Stengel went on to write, “The Constitution does not protect our spirit of liberty; our spirit of liberty protects the Constitution. The Constitution serves the nation; the nation does not serve the Constitution.”

(Credit: TIME)

He further wrote that the Founding Fathers could not have anticipated contemporary society.

“Here are a few things the framers did not know about: World War II. DNA. Sexting. Airplanes. The atom. Television. Medicare. Collateralized debt obligations. The germ theory of disease. Miniskirts. The internal combustion engine. Computers. Antibiotics. Lady Gaga,” Stengel wrote.

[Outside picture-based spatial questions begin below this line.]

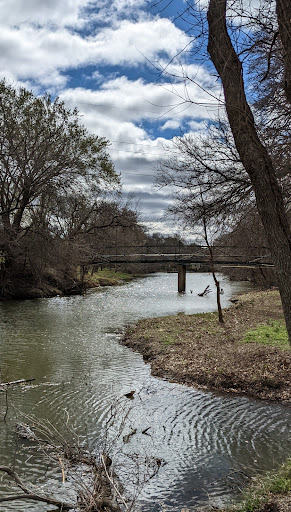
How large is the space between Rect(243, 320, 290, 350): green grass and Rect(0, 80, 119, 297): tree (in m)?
14.9

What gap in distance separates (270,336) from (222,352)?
2388 mm

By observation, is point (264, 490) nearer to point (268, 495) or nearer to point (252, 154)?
point (268, 495)

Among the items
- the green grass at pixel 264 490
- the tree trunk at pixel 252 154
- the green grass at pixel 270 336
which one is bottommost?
the green grass at pixel 264 490

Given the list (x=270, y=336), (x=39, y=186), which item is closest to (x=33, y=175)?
(x=39, y=186)

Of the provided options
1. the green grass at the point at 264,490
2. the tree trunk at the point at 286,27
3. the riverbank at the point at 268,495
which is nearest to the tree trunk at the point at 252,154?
the tree trunk at the point at 286,27

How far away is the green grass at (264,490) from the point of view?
3.88 metres

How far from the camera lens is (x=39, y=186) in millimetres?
23672

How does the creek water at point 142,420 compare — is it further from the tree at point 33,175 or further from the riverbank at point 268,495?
the tree at point 33,175

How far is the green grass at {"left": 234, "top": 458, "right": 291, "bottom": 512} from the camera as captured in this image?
3882 millimetres

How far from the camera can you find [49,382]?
9.15 meters

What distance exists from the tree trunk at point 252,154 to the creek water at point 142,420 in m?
2.79

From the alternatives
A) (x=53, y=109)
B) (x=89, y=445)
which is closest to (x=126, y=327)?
(x=89, y=445)

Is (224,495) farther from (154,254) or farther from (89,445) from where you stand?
(154,254)

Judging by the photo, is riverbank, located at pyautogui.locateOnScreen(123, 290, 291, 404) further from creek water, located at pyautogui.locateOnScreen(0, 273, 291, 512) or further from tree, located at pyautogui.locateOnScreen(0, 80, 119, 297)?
tree, located at pyautogui.locateOnScreen(0, 80, 119, 297)
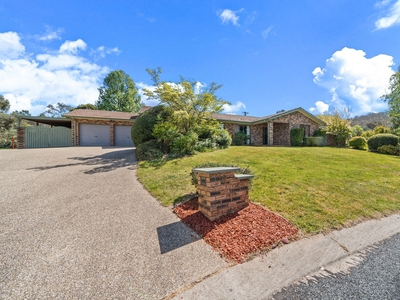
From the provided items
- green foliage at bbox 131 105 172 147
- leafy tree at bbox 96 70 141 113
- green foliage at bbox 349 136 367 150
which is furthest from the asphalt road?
leafy tree at bbox 96 70 141 113

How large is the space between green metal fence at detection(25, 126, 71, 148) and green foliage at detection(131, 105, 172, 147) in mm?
9596

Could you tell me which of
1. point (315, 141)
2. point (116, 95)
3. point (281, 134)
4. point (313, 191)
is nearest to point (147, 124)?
point (313, 191)

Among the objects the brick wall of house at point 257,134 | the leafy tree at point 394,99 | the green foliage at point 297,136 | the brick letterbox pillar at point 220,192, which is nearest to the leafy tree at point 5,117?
the brick wall of house at point 257,134

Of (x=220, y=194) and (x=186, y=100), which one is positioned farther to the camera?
(x=186, y=100)

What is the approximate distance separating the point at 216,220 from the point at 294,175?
381cm

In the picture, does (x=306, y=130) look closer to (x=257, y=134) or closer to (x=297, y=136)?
(x=297, y=136)

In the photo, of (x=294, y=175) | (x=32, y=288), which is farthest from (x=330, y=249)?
(x=32, y=288)

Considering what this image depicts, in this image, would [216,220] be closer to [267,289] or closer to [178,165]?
[267,289]

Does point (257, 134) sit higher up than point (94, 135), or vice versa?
point (257, 134)

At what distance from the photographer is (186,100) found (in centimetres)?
1071

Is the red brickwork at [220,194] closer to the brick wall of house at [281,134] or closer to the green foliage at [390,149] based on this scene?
the green foliage at [390,149]

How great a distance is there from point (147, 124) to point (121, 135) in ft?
27.7

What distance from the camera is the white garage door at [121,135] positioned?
16.9m

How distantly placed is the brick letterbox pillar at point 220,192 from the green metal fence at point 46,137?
16989mm
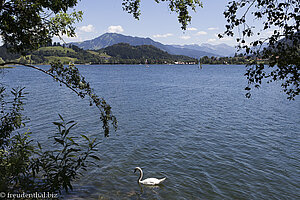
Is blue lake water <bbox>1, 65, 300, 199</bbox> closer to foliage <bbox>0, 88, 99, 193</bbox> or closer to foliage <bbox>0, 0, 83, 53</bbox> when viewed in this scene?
foliage <bbox>0, 88, 99, 193</bbox>

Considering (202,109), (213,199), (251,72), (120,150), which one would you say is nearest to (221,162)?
(213,199)

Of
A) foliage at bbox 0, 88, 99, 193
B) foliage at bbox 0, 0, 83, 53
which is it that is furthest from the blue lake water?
foliage at bbox 0, 0, 83, 53

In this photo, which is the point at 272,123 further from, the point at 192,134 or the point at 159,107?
the point at 159,107

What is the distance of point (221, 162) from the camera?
55.9 feet

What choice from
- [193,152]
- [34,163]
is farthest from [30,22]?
[193,152]

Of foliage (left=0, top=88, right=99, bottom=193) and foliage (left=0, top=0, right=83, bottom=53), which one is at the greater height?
foliage (left=0, top=0, right=83, bottom=53)

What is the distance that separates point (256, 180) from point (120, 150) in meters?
10.1

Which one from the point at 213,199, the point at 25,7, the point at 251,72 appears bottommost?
the point at 213,199

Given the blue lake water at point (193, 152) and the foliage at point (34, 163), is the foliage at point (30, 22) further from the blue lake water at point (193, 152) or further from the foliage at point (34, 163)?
the blue lake water at point (193, 152)

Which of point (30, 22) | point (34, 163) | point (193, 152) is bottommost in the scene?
point (193, 152)

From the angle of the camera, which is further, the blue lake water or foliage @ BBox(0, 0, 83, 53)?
the blue lake water

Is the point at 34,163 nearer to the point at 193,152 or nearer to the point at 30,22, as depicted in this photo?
the point at 30,22

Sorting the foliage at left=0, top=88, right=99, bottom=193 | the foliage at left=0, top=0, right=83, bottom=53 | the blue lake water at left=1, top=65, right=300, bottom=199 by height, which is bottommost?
the blue lake water at left=1, top=65, right=300, bottom=199

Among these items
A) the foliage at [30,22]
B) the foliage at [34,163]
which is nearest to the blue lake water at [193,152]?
the foliage at [34,163]
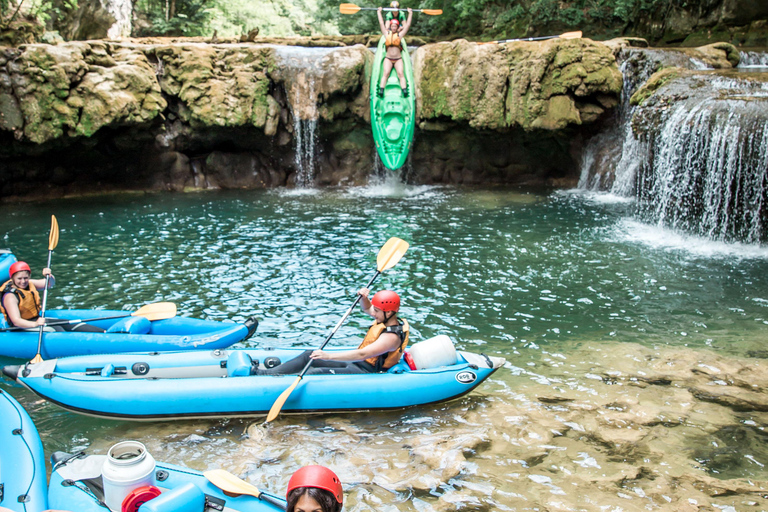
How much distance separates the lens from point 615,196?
11.6 m

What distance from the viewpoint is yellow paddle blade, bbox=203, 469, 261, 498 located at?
9.71 ft

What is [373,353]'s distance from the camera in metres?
4.53

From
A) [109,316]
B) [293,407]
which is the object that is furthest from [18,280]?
[293,407]

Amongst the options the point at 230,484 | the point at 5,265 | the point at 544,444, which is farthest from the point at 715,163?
the point at 5,265

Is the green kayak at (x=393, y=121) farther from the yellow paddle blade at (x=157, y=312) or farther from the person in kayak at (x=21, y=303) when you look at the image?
the person in kayak at (x=21, y=303)

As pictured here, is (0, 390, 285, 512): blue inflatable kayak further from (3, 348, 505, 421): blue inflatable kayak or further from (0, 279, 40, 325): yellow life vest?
(0, 279, 40, 325): yellow life vest

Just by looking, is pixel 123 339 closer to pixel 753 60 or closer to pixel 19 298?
pixel 19 298

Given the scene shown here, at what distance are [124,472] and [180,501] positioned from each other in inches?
10.9

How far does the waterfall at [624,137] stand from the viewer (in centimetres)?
1125

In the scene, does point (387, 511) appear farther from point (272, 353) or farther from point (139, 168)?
point (139, 168)

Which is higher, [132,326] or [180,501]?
[180,501]

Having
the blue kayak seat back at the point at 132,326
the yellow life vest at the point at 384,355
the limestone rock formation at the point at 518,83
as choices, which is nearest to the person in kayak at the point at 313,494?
the yellow life vest at the point at 384,355

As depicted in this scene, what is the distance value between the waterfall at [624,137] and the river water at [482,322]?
528mm

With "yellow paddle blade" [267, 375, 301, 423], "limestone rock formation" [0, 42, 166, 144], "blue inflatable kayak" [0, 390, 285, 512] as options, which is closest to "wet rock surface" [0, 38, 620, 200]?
"limestone rock formation" [0, 42, 166, 144]
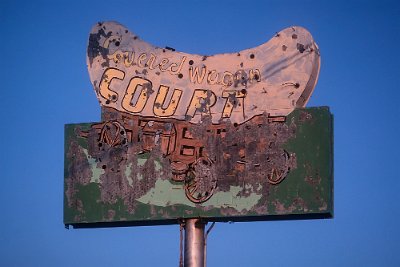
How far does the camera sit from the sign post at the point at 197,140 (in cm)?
2602

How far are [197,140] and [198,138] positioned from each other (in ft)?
0.14

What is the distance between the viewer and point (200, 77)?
27125 millimetres

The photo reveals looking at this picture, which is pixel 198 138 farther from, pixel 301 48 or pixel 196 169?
pixel 301 48

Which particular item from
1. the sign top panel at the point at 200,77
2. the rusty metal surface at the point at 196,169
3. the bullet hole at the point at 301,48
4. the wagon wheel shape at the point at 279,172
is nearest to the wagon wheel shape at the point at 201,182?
the rusty metal surface at the point at 196,169

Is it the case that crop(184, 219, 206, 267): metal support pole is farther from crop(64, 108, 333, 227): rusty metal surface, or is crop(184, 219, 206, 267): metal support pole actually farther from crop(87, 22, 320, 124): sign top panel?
crop(87, 22, 320, 124): sign top panel

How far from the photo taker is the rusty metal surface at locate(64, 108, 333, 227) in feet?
84.9

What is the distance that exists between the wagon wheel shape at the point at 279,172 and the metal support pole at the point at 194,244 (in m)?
1.64

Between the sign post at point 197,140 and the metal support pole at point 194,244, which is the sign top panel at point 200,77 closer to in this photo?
the sign post at point 197,140

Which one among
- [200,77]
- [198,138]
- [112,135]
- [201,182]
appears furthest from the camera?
[112,135]

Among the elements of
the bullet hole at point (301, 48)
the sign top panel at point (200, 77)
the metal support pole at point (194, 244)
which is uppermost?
the bullet hole at point (301, 48)

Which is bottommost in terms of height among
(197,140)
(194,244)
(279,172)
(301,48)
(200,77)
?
(194,244)

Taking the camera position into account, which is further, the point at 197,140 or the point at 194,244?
the point at 197,140

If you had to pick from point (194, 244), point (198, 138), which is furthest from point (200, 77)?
point (194, 244)

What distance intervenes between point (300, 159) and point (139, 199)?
321 centimetres
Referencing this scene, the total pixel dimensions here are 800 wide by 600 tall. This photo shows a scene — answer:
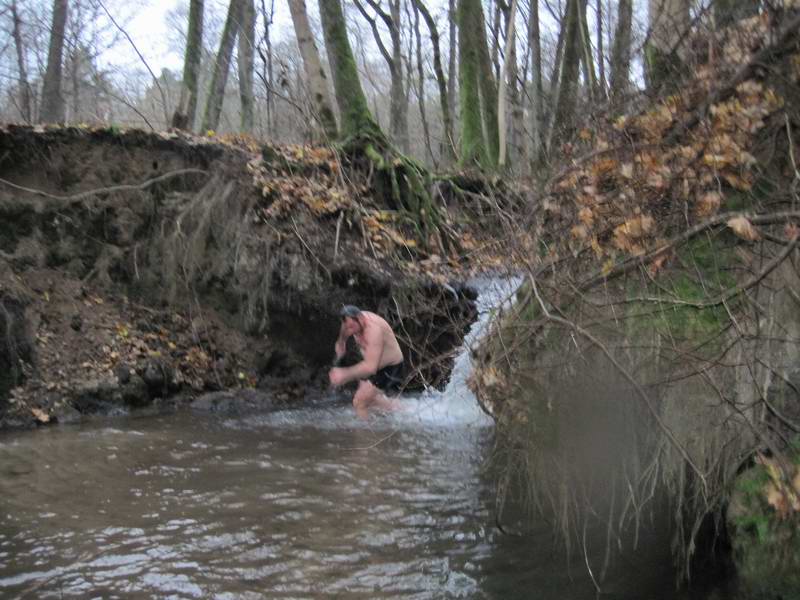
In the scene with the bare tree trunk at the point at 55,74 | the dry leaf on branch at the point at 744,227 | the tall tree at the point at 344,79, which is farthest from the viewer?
the bare tree trunk at the point at 55,74

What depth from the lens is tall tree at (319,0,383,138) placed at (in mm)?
13023

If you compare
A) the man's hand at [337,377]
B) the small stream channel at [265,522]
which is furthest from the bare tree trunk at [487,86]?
the small stream channel at [265,522]

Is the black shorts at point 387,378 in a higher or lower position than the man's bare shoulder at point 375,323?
lower

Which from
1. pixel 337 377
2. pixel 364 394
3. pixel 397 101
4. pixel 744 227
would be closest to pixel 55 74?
pixel 397 101

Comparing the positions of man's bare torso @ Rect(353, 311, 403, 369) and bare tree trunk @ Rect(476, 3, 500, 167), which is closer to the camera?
man's bare torso @ Rect(353, 311, 403, 369)

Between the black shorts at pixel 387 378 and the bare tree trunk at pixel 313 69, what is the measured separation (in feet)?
17.1

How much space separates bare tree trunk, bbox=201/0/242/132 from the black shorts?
858 cm

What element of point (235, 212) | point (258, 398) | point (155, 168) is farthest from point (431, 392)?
point (155, 168)

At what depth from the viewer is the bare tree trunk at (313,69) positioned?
43.2 ft

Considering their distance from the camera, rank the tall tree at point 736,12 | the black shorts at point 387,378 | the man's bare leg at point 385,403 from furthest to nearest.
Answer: the black shorts at point 387,378
the man's bare leg at point 385,403
the tall tree at point 736,12

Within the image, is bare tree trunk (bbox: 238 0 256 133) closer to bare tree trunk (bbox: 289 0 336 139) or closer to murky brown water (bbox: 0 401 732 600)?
bare tree trunk (bbox: 289 0 336 139)

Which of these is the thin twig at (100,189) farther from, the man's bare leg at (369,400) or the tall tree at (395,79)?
the tall tree at (395,79)

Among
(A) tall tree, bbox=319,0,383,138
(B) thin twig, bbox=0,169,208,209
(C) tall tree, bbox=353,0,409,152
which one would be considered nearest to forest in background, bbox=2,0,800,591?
(B) thin twig, bbox=0,169,208,209

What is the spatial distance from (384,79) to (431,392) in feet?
109
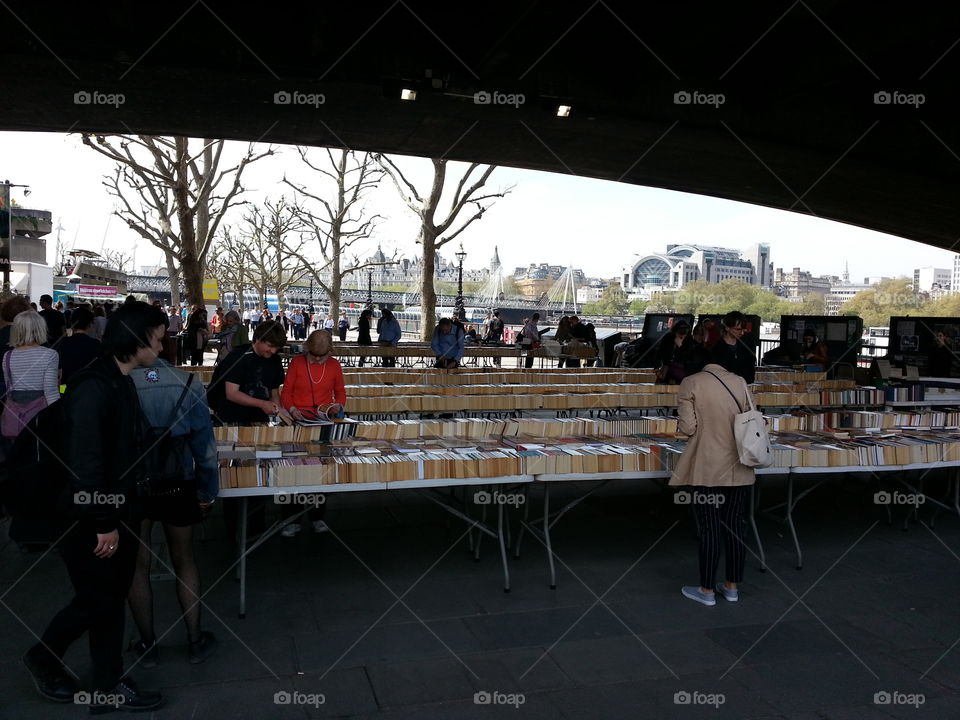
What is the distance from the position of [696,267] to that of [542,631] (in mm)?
89250

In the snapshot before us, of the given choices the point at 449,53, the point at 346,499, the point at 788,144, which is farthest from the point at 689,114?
the point at 346,499

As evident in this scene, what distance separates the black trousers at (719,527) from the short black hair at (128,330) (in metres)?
3.14

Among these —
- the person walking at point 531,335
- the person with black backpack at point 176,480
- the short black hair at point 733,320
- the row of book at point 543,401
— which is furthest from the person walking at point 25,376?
the person walking at point 531,335

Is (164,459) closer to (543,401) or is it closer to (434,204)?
(543,401)

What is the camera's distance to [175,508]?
3.41 m

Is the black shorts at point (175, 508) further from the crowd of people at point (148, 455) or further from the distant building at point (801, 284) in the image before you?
the distant building at point (801, 284)

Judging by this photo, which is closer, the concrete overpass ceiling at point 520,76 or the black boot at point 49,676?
the black boot at point 49,676

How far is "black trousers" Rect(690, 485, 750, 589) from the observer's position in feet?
14.4

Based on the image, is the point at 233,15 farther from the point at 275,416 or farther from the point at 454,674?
the point at 454,674

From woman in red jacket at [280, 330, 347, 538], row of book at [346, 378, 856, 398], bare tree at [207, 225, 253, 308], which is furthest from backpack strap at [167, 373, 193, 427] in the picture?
bare tree at [207, 225, 253, 308]

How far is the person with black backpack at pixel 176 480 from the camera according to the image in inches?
129

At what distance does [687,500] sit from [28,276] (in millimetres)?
25317

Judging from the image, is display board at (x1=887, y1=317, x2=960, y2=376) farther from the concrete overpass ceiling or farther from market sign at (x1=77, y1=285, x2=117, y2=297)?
market sign at (x1=77, y1=285, x2=117, y2=297)

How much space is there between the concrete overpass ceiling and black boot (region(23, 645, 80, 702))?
22.3ft
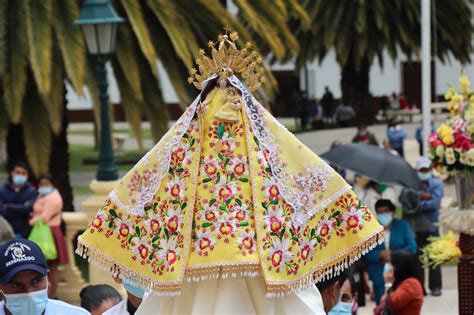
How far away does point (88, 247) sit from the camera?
4.66 m

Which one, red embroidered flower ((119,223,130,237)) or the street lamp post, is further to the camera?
the street lamp post

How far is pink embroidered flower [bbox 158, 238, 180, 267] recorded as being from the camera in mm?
4391

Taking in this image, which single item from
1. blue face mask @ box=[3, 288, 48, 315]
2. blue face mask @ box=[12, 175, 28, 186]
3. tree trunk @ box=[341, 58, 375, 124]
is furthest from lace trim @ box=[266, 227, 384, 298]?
A: tree trunk @ box=[341, 58, 375, 124]

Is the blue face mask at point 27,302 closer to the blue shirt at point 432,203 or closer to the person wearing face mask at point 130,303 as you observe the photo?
the person wearing face mask at point 130,303

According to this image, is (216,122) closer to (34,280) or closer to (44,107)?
(34,280)

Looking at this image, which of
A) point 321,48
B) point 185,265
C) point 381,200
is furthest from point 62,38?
point 321,48

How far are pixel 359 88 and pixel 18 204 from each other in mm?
21065

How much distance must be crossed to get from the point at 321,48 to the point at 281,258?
28.6 meters

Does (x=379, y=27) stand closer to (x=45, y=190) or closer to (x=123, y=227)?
(x=45, y=190)

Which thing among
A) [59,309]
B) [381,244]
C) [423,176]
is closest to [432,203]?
[423,176]

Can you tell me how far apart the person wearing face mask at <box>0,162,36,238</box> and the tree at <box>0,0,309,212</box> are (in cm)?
119

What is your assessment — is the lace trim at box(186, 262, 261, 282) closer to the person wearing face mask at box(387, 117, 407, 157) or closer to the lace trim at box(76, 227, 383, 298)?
the lace trim at box(76, 227, 383, 298)

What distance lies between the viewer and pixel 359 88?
33969 mm

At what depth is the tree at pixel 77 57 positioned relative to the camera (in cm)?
1498
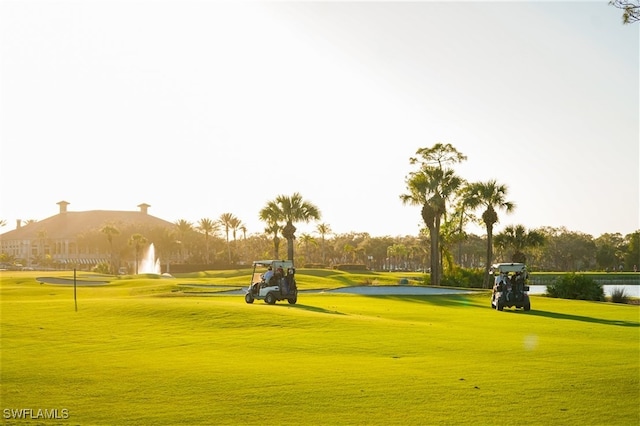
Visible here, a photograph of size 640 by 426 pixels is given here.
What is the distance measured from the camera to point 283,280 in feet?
106

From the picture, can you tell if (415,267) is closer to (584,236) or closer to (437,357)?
(584,236)

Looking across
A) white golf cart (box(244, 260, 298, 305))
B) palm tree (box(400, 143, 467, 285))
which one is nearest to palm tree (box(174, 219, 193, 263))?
palm tree (box(400, 143, 467, 285))

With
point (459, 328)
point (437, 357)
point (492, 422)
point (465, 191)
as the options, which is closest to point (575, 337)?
point (459, 328)

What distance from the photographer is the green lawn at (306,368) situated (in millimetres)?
10781

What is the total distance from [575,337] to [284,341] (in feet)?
27.8

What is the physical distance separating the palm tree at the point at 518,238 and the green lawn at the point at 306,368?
1672 inches

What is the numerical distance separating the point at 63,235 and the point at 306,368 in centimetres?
16213

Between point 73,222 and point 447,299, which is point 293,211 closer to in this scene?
point 447,299

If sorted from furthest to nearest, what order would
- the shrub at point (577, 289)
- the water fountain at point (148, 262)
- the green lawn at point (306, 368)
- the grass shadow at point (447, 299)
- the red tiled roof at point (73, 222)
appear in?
the red tiled roof at point (73, 222) < the water fountain at point (148, 262) < the shrub at point (577, 289) < the grass shadow at point (447, 299) < the green lawn at point (306, 368)

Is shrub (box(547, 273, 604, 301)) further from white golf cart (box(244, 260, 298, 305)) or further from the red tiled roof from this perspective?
the red tiled roof

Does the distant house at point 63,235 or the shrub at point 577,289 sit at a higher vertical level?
the distant house at point 63,235

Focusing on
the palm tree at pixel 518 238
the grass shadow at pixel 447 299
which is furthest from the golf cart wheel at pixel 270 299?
the palm tree at pixel 518 238

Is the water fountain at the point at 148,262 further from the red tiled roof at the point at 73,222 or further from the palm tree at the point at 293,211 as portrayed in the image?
the palm tree at the point at 293,211

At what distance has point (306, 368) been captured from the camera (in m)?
14.3
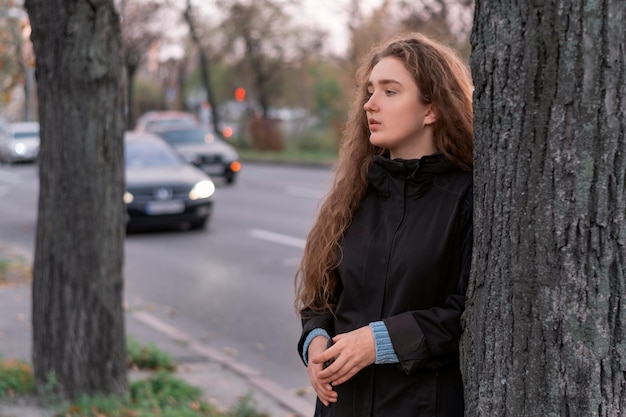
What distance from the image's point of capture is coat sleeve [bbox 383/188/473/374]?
2.24 meters

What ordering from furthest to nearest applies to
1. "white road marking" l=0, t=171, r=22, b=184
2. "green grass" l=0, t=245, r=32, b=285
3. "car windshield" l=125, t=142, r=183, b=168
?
"white road marking" l=0, t=171, r=22, b=184
"car windshield" l=125, t=142, r=183, b=168
"green grass" l=0, t=245, r=32, b=285

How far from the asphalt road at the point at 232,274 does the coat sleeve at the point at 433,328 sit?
81cm

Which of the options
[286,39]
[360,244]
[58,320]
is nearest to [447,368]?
[360,244]

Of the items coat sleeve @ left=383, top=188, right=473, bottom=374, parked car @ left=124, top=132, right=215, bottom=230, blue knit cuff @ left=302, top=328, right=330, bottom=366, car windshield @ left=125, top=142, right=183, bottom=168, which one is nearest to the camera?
coat sleeve @ left=383, top=188, right=473, bottom=374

“The framers were not gods and were not infallible. Yes, they gave us, and the world, a blueprint for the protection of democratic freedoms — freedom of speech, assembly, religion — but they also gave us the idea that a black person was three-fifths of a human being, that women were not allowed to vote and that South Dakota should have the same number of Senators as California, which is kind of crazy,” he wrote. “And I'm not even going to mention the Electoral College. They did not give us income taxes. Or Prohibition. Those came later.”

Citing totalitarian regimes with constitutions, he said the document does not preserve freedom.

“A constitution in and of itself guarantees nothing,” Stengel wrote. “Bolshevik Russia had a constitution, as did Nazi Germany. Cuba and Libya have constitutions. A constitution must embody something that is in the hearts of the people.”

Interestingly, before Stengel became the top editor at Time in 2006, he was the president of the National Constitution Center in Philadelphia from 2004 to 2006. He began as a correspondent for Time in 1981, before going to teach journalism at Princeton, his alma mater before working as a senior advisors for the 2000 presidential campaign of former Democratic Sen. Bill Bradley.